── Source material ──

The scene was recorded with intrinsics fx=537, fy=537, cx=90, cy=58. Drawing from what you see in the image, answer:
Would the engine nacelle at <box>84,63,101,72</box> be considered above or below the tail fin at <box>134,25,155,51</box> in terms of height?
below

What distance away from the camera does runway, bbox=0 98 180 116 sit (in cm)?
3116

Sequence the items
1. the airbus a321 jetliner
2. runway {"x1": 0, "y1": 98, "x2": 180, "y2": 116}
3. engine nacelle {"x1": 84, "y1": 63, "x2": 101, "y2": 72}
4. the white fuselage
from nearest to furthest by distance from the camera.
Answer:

───
── Source material ──

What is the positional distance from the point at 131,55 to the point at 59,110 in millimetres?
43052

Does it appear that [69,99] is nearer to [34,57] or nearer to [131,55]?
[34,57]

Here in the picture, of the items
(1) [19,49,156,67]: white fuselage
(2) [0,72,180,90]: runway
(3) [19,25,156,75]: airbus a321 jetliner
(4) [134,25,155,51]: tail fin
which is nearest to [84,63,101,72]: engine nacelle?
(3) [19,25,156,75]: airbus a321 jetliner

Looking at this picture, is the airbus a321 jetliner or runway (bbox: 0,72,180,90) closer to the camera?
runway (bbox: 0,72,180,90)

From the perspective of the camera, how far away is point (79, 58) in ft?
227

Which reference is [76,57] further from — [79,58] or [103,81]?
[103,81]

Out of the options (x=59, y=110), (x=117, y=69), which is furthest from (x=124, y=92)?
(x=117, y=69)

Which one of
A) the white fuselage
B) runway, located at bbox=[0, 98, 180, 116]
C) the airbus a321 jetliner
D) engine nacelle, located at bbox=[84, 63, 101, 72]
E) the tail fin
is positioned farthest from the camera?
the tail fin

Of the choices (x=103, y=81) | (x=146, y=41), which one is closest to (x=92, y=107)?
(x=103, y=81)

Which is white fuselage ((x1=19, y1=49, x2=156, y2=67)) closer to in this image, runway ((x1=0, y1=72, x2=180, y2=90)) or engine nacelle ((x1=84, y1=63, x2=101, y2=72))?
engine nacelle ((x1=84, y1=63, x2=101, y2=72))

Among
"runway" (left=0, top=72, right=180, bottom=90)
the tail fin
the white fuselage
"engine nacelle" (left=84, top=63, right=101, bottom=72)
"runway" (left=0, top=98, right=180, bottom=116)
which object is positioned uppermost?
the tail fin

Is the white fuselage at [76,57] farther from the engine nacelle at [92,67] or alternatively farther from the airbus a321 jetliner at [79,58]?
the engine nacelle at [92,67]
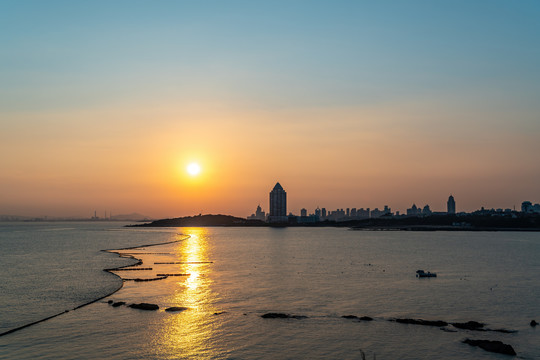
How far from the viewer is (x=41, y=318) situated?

───

## Your task
Please give everything from the line containing "Is the white" down to the line containing "How far from" again, substituting "camera" for "viewer" and changing nothing else. Leave the pictures out of your answer.

## Solution for this problem
Is the white fuselage at [76,57] farther from the engine nacelle at [92,67] or alternatively farther from the airbus a321 jetliner at [79,58]?
the engine nacelle at [92,67]
How far from the camera is (x=41, y=318) situated?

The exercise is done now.